SPinpack MPI-SpeedUp measured
    Checked for up to 1000 cores now (Jul08)!

    linear in plot: x=log(CPUs) y=log(t1/t)
     lg2(t1/t) =     b * lg2(CPUs)   # t1 extrapolated 1CPU-time
         t1/t  = (2^(b))^lg2(CPUs)   # 2^b = SpeedUP2 (CPU-doubling)
         t1/t2 = (2^(b))^lg2(2) = 2^b = SpeedUp2
      BWFactor = (t1/t(1CPU))        # Band Width Factor

    OverallSpeedUp = SMPSpeedUP * MPISpeedUp
        SMPSpeedUp =            SMPSpeedUp2 ^ lg2(SMPCores)
        MPISpeedUp = BWFactor * MPISpeedUp2 ^ lg2(MPINodes)

    SpeedUp2
      v2.33: SMP = 1.66 (up to 32 CPUs),  MPI = 1.46 (up to 64 nodes)
      v2.36: SMP = 1.66 (up to 32 CPUs),  MPI = 1.69 (up to 50 nodes)

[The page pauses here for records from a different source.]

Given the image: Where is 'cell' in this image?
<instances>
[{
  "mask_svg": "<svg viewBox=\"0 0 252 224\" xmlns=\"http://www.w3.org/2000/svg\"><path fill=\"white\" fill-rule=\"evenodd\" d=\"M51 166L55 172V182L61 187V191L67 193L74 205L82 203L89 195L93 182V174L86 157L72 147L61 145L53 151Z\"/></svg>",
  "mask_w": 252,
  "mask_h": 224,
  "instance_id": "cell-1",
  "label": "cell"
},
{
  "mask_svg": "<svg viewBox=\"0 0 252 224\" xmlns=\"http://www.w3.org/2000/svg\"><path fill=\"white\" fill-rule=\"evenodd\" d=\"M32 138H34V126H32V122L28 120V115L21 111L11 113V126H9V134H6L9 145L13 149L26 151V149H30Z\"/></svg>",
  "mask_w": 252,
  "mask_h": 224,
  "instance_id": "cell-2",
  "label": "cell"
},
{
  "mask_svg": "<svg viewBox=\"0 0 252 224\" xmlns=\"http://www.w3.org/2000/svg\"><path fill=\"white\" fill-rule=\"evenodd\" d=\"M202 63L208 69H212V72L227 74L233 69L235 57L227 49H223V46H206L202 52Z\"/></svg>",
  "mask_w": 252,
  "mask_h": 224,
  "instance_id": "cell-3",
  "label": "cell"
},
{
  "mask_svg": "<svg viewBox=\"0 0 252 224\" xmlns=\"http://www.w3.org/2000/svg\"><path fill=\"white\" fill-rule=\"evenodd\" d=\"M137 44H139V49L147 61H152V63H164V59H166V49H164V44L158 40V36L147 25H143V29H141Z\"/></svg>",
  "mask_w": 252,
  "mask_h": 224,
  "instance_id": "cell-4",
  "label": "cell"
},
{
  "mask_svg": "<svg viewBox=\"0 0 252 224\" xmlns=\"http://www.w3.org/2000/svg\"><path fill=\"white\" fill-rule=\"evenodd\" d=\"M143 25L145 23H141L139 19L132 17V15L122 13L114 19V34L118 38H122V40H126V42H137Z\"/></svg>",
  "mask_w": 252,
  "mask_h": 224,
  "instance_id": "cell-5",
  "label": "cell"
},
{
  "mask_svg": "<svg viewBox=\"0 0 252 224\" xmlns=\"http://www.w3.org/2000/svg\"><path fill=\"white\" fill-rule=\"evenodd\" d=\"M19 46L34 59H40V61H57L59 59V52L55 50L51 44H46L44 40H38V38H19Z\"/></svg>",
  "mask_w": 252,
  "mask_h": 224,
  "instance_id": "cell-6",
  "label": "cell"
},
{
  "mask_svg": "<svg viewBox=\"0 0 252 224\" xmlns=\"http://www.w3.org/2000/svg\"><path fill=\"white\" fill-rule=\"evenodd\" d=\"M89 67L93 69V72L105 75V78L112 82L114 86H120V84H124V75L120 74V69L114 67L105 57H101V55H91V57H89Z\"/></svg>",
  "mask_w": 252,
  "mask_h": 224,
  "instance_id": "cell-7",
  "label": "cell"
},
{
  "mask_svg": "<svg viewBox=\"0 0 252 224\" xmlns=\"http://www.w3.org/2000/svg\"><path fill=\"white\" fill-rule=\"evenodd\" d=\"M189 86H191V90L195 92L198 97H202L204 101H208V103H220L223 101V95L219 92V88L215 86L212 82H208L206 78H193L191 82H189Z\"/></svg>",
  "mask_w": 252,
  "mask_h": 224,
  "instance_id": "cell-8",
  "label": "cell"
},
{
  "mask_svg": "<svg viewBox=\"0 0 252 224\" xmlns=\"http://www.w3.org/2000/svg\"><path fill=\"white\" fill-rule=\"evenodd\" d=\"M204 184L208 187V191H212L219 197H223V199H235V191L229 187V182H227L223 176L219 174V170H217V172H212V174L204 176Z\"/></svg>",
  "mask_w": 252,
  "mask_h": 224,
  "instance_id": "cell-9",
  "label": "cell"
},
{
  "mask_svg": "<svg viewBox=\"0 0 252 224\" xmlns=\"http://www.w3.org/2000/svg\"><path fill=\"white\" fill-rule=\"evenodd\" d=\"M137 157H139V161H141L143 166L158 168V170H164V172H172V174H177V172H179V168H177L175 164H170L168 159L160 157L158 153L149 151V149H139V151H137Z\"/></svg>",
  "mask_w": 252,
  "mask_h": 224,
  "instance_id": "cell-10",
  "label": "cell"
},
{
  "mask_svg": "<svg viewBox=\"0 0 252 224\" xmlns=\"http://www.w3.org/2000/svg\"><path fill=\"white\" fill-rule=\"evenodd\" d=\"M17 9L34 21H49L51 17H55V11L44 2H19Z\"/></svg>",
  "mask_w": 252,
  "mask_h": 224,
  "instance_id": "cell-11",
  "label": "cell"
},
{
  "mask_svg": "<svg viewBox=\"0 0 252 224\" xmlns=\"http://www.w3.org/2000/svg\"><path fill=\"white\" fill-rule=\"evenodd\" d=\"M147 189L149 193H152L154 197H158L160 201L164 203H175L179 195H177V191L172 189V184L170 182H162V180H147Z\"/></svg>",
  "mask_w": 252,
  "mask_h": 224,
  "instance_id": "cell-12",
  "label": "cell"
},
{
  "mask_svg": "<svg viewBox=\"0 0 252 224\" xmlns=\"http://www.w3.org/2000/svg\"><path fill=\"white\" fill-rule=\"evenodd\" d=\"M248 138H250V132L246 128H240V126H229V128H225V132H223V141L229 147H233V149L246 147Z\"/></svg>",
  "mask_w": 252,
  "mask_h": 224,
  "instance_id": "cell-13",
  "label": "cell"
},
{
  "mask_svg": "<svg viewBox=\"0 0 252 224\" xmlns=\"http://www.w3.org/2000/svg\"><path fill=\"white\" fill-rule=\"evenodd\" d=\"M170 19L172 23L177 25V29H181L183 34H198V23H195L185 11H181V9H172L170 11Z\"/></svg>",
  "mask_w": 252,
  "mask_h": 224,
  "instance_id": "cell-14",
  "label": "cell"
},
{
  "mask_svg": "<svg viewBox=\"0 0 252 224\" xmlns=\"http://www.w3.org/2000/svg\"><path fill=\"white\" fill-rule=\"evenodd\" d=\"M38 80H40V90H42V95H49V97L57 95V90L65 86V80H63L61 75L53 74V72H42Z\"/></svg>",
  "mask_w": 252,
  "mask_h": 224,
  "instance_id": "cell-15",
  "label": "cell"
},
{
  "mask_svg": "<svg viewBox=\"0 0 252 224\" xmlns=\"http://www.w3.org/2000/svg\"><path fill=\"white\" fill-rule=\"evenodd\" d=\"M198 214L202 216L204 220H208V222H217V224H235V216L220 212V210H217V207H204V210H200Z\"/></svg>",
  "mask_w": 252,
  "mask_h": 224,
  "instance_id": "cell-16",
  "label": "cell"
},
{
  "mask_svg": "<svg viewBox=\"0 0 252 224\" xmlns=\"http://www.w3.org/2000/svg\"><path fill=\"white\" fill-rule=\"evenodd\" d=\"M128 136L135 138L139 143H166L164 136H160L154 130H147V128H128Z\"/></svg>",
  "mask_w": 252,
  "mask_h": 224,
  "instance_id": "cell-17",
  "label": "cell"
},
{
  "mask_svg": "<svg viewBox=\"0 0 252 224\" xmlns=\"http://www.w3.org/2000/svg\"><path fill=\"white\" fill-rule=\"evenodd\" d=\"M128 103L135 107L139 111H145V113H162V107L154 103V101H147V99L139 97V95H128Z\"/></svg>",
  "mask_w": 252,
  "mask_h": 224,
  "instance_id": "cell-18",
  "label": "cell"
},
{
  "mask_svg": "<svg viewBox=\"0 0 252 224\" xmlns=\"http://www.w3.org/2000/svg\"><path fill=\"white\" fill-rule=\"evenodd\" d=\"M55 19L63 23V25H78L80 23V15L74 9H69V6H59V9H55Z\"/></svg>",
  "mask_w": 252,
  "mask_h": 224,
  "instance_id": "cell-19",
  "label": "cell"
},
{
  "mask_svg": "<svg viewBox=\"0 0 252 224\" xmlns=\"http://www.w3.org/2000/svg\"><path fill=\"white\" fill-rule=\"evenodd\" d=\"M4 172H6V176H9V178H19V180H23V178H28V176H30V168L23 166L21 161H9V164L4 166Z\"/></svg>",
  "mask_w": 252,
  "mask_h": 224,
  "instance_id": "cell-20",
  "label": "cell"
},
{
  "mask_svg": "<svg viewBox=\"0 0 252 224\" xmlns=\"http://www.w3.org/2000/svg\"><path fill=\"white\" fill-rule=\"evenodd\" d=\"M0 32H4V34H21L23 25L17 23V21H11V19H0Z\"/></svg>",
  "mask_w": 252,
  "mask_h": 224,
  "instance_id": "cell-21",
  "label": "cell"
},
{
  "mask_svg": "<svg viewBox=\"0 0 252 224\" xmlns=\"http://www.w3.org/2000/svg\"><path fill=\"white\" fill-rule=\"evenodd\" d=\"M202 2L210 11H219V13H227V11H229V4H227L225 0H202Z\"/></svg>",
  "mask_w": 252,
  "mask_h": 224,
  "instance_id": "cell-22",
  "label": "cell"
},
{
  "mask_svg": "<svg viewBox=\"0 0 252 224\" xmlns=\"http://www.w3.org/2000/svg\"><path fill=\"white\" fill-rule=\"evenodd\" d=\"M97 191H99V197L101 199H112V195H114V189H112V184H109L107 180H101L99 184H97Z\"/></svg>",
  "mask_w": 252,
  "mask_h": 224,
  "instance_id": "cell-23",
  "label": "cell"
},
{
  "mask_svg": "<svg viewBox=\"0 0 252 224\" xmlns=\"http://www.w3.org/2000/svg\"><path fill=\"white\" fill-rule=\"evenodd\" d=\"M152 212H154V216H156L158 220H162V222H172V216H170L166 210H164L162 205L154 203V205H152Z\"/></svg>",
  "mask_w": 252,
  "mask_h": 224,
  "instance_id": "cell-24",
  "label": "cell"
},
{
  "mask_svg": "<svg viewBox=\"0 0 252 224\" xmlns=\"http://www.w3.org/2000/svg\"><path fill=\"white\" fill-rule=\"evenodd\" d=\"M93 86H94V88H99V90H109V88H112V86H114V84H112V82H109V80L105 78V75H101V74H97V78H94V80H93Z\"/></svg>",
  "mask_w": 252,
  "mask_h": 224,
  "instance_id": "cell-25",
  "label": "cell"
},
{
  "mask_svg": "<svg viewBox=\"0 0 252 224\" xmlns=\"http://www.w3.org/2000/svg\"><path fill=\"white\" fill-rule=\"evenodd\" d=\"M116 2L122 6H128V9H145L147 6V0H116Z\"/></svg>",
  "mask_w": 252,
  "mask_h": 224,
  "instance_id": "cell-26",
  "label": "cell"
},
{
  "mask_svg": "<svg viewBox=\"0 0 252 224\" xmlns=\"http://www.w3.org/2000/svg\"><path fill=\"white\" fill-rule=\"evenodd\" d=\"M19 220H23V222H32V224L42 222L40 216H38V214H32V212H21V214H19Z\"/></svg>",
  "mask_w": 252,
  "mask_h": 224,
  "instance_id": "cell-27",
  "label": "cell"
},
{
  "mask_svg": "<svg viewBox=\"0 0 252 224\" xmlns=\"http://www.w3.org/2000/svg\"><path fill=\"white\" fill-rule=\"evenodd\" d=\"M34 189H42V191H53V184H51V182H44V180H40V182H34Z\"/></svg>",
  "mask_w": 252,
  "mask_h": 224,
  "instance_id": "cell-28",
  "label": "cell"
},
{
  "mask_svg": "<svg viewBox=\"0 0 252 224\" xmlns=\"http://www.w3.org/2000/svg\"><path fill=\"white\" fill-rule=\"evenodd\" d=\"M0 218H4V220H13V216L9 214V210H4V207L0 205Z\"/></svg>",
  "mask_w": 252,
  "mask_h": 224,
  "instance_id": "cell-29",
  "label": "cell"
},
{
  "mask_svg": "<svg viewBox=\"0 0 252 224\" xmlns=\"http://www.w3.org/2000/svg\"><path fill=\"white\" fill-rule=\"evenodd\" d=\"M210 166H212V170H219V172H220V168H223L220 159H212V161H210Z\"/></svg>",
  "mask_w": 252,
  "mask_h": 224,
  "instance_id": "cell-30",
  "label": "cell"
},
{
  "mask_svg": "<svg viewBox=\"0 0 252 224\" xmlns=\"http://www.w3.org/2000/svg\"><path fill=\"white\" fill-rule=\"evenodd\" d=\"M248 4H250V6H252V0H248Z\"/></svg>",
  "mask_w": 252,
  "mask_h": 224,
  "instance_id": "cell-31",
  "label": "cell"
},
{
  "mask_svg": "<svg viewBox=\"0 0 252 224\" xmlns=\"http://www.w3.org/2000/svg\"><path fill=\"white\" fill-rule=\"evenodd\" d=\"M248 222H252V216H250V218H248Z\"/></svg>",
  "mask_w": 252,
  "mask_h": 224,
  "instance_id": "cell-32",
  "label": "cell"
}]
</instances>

      BWFactor 100Mbit/s = ca.  40% ( 40% float, 25% double, 2*2GHz)
                 1Gbit/s = ca. 100% (100% float, 70% double, 4*2Ghz)
              2*10Gbit/s = ca. 100% (estimated, BW*Cores/Node)

    extrapolation:
      v2.33: SpeedUp = 1.66^lg2(SMPCores) * 1.46^lg2(MPINodes)
      v2.36: SpeedUp = 1.66^lg2(SMPCores) * 1.69^lg2(MPINodes) ??